═══ PROVIDED MATERIAL

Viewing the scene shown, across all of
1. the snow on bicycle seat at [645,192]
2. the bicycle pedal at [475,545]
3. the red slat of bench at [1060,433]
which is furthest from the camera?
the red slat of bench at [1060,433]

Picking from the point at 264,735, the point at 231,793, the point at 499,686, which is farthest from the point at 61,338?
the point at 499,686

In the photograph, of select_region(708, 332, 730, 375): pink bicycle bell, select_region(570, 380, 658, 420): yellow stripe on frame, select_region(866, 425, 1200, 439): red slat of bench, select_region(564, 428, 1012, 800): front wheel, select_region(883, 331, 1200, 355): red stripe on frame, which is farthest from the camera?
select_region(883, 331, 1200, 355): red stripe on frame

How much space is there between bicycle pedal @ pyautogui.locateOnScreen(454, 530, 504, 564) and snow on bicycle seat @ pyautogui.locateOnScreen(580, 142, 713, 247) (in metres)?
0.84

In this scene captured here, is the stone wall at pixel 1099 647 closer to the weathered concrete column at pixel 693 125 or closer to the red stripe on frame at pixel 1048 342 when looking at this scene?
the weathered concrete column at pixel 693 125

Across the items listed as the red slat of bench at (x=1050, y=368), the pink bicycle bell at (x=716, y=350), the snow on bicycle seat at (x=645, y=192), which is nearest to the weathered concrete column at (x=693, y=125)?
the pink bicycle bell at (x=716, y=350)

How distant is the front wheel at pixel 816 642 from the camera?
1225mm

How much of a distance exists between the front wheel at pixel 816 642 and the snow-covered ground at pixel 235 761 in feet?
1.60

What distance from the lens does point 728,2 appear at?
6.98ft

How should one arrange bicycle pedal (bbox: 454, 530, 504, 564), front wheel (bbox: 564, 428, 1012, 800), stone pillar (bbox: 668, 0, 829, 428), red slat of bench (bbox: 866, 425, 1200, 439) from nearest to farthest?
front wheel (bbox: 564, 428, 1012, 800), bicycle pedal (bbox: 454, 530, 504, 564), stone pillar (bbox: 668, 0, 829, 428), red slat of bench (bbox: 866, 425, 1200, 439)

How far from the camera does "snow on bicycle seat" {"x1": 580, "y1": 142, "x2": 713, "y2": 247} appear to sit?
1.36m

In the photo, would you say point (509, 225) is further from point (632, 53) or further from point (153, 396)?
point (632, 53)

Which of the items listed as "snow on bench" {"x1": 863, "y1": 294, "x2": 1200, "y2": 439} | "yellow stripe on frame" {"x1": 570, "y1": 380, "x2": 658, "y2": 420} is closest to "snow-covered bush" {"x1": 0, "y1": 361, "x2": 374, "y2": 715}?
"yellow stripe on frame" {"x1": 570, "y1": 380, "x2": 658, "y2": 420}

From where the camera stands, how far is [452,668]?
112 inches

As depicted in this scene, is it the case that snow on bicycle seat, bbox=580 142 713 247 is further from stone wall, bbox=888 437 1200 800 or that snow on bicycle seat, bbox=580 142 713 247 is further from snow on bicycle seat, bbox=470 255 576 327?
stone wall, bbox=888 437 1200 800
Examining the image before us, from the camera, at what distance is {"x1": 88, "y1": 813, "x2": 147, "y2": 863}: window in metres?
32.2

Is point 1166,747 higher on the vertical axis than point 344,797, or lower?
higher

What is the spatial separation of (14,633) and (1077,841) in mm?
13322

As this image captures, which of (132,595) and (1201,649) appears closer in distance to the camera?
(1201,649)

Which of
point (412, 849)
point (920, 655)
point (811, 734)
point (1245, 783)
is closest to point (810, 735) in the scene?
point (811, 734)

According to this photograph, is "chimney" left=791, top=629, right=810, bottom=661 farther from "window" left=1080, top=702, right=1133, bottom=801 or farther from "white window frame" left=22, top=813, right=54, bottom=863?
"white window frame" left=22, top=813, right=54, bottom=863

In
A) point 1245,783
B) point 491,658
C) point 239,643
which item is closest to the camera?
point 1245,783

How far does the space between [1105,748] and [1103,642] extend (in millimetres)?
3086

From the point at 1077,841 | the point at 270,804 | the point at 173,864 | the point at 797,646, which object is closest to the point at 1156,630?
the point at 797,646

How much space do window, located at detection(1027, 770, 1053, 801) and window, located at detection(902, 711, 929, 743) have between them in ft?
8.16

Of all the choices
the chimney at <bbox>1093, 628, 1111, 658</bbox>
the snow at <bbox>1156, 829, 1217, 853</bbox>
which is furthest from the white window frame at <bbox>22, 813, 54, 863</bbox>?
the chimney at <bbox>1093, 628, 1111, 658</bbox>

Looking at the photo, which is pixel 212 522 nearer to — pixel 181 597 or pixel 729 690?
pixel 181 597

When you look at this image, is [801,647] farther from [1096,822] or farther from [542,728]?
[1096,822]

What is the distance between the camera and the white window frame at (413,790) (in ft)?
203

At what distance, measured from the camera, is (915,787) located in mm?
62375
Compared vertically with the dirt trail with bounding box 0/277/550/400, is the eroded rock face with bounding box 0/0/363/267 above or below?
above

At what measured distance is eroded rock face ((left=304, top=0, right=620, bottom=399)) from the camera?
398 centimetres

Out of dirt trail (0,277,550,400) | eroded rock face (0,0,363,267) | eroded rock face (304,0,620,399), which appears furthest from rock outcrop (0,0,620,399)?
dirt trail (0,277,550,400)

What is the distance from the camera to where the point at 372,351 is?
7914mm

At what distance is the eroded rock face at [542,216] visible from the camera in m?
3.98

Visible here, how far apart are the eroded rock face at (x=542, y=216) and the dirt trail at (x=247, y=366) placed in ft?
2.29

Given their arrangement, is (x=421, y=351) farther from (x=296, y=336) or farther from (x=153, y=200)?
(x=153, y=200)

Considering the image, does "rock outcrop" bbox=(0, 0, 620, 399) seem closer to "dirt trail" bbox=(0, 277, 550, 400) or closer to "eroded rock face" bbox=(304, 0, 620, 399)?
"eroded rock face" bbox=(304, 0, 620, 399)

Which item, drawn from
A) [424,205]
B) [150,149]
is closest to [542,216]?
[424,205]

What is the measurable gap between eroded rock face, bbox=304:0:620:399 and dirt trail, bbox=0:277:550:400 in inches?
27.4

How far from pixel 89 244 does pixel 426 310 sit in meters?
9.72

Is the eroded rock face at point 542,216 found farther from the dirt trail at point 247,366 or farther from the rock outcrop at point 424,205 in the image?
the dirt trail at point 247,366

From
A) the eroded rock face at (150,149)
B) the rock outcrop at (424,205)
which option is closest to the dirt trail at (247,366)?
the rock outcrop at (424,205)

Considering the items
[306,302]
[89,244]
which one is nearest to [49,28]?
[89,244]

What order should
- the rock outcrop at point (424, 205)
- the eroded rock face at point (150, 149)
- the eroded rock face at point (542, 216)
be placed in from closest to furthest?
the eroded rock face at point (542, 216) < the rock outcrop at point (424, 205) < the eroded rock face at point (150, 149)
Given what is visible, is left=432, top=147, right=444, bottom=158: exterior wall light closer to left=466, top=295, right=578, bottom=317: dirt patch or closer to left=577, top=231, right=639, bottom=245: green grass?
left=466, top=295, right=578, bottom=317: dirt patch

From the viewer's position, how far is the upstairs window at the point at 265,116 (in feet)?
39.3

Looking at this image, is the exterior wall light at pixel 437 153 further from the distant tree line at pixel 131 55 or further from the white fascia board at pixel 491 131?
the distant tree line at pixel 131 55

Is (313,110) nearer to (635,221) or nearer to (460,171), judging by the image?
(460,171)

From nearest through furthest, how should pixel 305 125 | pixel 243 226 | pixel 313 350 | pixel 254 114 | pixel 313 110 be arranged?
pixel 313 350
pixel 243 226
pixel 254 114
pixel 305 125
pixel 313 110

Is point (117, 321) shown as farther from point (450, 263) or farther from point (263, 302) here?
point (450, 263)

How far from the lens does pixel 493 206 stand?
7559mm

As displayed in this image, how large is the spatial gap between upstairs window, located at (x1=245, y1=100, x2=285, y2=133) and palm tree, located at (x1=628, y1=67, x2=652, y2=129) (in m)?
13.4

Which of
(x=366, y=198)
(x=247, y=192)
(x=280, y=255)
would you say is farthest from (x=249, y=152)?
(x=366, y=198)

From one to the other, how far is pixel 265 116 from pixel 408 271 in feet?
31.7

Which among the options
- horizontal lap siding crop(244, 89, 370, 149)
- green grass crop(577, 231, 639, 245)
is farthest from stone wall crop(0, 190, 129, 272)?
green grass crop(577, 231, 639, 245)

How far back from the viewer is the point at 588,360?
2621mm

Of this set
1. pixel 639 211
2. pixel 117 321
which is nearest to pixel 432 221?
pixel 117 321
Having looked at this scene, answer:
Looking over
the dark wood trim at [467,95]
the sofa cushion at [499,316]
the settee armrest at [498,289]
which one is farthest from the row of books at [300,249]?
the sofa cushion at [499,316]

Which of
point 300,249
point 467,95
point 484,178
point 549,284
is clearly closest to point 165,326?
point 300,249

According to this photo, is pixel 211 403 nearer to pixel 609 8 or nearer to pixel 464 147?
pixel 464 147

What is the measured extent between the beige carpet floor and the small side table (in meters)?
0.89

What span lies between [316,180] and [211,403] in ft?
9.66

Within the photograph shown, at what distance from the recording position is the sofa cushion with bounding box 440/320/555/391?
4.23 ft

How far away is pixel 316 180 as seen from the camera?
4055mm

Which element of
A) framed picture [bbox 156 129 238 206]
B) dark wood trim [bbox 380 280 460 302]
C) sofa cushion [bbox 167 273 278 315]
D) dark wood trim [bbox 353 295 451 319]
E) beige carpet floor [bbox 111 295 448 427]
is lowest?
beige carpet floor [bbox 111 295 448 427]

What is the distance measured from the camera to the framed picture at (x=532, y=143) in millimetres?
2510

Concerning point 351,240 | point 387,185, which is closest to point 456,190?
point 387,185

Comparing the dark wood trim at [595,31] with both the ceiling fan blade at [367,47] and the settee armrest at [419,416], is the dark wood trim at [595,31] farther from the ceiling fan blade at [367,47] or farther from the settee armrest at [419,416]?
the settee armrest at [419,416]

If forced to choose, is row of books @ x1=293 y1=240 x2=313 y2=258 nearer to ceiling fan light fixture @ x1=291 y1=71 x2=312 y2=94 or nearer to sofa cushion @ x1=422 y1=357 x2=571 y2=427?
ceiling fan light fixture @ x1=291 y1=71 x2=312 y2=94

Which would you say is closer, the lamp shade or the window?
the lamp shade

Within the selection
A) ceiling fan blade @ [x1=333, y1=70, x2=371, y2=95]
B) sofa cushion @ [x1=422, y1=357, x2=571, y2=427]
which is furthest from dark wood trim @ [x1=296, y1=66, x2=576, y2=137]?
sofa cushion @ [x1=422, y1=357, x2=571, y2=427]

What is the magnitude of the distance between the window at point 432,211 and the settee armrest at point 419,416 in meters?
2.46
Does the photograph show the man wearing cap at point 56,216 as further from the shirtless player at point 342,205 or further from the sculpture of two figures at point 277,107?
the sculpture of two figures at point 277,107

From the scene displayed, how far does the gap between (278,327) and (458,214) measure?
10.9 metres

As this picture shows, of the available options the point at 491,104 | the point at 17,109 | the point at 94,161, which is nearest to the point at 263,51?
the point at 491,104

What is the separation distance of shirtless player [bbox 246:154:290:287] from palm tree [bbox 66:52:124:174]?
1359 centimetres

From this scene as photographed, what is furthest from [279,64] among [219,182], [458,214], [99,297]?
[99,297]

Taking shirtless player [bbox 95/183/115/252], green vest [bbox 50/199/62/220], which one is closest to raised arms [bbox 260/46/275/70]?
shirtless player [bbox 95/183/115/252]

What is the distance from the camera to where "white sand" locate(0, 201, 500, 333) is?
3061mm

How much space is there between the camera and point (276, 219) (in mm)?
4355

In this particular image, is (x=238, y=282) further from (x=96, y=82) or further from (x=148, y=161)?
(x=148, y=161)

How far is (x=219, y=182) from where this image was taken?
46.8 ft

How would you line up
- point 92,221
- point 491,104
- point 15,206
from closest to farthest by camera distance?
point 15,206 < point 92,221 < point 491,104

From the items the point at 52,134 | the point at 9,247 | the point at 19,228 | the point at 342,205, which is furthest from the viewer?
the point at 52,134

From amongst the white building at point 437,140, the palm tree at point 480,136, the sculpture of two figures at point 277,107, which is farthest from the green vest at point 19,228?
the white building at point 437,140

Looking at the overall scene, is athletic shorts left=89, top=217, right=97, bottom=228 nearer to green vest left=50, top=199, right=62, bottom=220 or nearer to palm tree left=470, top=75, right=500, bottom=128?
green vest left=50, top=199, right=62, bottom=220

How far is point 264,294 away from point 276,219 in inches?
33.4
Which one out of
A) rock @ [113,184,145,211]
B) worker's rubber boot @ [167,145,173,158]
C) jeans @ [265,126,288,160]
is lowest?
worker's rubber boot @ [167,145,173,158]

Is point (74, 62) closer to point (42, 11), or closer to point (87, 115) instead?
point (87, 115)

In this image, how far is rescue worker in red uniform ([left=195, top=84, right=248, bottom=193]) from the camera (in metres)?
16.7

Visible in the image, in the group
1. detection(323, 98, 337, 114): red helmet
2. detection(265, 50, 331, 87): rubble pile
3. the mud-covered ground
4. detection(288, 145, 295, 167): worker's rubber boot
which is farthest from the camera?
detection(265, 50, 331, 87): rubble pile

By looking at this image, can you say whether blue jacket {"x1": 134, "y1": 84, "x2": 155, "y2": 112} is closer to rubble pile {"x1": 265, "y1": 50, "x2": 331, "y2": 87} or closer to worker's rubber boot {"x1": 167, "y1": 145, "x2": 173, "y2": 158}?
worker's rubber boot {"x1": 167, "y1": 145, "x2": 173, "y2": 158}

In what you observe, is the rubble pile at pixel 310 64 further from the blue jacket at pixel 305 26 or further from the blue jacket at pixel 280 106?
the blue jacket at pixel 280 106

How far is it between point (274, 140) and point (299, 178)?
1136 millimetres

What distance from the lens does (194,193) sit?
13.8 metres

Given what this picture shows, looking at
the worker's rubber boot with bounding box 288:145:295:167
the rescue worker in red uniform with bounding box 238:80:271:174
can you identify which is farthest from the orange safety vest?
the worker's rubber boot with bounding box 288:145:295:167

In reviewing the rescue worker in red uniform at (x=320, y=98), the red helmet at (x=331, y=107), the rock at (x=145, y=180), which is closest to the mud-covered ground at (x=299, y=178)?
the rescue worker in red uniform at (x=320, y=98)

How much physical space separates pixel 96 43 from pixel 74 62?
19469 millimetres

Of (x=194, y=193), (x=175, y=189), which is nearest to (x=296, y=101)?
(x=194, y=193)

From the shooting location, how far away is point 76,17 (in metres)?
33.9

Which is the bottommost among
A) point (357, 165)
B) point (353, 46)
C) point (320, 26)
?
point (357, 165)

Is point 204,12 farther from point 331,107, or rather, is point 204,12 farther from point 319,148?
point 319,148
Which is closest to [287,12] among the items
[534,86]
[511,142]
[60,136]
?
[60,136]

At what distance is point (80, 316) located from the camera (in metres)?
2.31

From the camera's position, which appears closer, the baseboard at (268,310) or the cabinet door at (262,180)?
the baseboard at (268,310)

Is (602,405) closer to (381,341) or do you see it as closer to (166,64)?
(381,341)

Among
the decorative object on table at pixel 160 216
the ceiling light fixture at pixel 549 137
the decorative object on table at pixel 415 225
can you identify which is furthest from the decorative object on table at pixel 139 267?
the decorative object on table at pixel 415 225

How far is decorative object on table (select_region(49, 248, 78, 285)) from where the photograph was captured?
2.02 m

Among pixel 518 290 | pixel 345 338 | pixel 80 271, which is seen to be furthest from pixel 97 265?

══════

GIVEN TASK. Take the line with "Is (602,405) closer" and all lines after it to the last line, and reproduce them exactly.

RESPONSE TO THIS TASK.
Is (602,405) closer to (381,341) or do you see it as closer to (166,64)?
(381,341)

Among
the decorative object on table at pixel 160 216
the ceiling light fixture at pixel 549 137
the decorative object on table at pixel 415 225
can you identify which is furthest from the decorative object on table at pixel 139 267?
the decorative object on table at pixel 415 225

How far is decorative object on table (select_region(49, 248, 78, 285)) from where the photograph was captured?
2.02 m

Among pixel 518 290 | pixel 345 338 | pixel 80 271, which is seen to be furthest from pixel 97 265?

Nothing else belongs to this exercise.